> **Aufgaben**:
1 > Nennen Sie alle Stellen und Personengruppen, die laut dem Text über Kopfläuse über einen Kopflausbefall in Kenntnis gesetzt werden müssen oder sollen.
2 > Beantworten Sie anhand des Textes über Kopfläuse die folgenden Fragen:
(a) Wann sollte die Behandlung aller Betroffenen durchgeführt werden?
(b) Bei wem erfahren Eltern, in welcher Form der Nachweis für ihr Kind erfolgen muss?
(c) Was genügt in den meisten Fällen als Nachweis?
3 > Überarbeiten Sie den Abschnitt des Textes über Kopfläuse, der mit den Worten „Gemeinschaftseinrichtungen sind dazu“ beginnt und mit „Schul- oder Kindergartenleitung.“ endet, indem Sie darin „das Gesundheitsamt“ durch „die Gesundheitsbehörde“ ersetzen und den Abschnitt vollständig wiedergeben.

Informationen für Eltern, Schulen und Kindergärten

Wenn Sie als Eltern bei Ihren Kindern Kopfläuse feststellen, sind Sie nach dem Infektionsschutzgesetz dazu verpflichtet, die besuchten Gemeinschaftseinrichtungen, wie z. B. die Schule oder den Kindergarten, darüber zu informieren. Es empfiehlt sich, zusätzlich die Eltern von Freunden und Spielkameraden – vielleicht auch im Sportverein oder in der Fußballmannschaft – über den Kopflausbefall in Kenntnis zu setzen, damit auch sie untersucht und gegebenenfalls behandelt werden. Die Behandlung aller Betroffenen sollte unverzüglich – idealerweise noch am Tag der Feststellung – durchgeführt werden. Nur durch eine offene und möglichst frühzeitige Kommunikation lässt sich eine weitere Verbreitung von Kopfläusen stoppen. Kopfläuse sind bei Kindern nichts Ungewöhnliches und sollten daher auch kein Grund für falsche Scham sein!


Gemeinschaftseinrichtungen sind dazu verpflichtet, das Gesundheitsamt über jeden Kopflausbefall in Kenntnis zu setzen. Die Einrichtung leitet dann in Abstimmung mit der für sie zuständigen Gesundheitsbehörde alle notwendigen Maßnahmen ein, um eine weitere Verbreitung zu verhindern. Damit Ihr Kind nach einem festgestellten Kopflausbefall die Schule oder den Kindergarten so schnell wie möglich wieder besuchen darf, muss nachgewiesen werden, dass eine Weiterverbreitung der Kopfläuse nicht mehr zu befürchten ist. In welcher Form dieser Nachweis für Ihr Kind erfolgen muss, erfahren Sie bei der Schul- oder Kindergartenleitung.


In den meisten Fällen genügt eine Bestätigung der Eltern, dass eine Behandlung mit einem geeigneten Mittel, wie z. B. mit LICENER® Shampoo gegen Kopfläuse, durchgeführt wurde. Ihr Kind kann bereits am nächsten Tag wieder in die Schule gehen.

> **Gegebene Daten**:
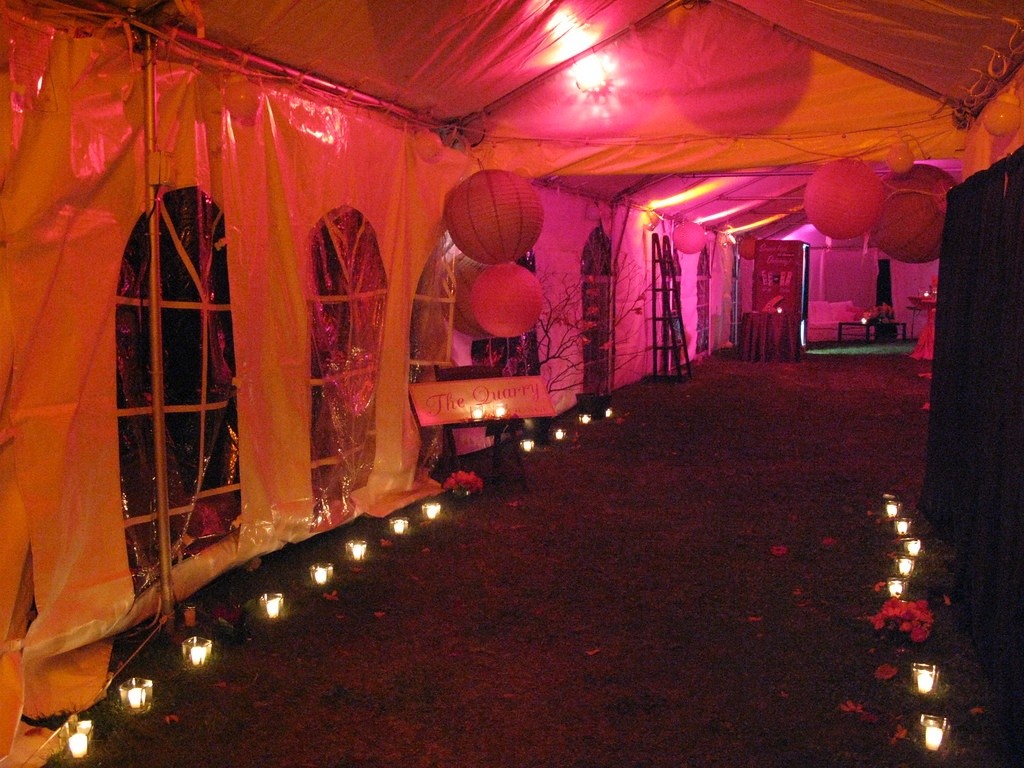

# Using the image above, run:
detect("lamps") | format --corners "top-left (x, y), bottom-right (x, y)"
top-left (982, 83), bottom-right (1021, 139)
top-left (886, 130), bottom-right (926, 175)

> **Antworten je Aufgabe**:
1 >
- die Schule (als besuchte Gemeinschaftseinrichtung)
- der Kindergarten (als besuchte Gemeinschaftseinrichtung)
- die Eltern von Freunden und Spielkameraden, vielleicht auch im Sportverein oder in der Fußballmannschaft
- das Gesundheitsamt

2 >
(a) Unverzüglich, idealerweise noch am Tag der Feststellung.
(b) Bei der Schul- oder Kindergartenleitung.
(c) Eine Bestätigung der Eltern, dass eine Behandlung mit einem geeigneten Mittel durchgeführt wurde.

3 >
Gemeinschaftseinrichtungen sind dazu verpflichtet, die Gesundheitsbehörde über jeden Kopflausbefall in Kenntnis zu setzen. Die Einrichtung leitet dann in Abstimmung mit der für sie zuständigen Gesundheitsbehörde alle notwendigen Maßnahmen ein, um eine weitere Verbreitung zu verhindern. Damit Ihr Kind nach einem festgestellten Kopflausbefall die Schule oder den Kindergarten so schnell wie möglich wieder besuchen darf, muss nachgewiesen werden, dass eine Weiterverbreitung der Kopfläuse nicht mehr zu befürchten ist. In welcher Form dieser Nachweis für Ihr Kind erfolgen muss, erfahren Sie bei der Schul- oder Kindergartenleitung.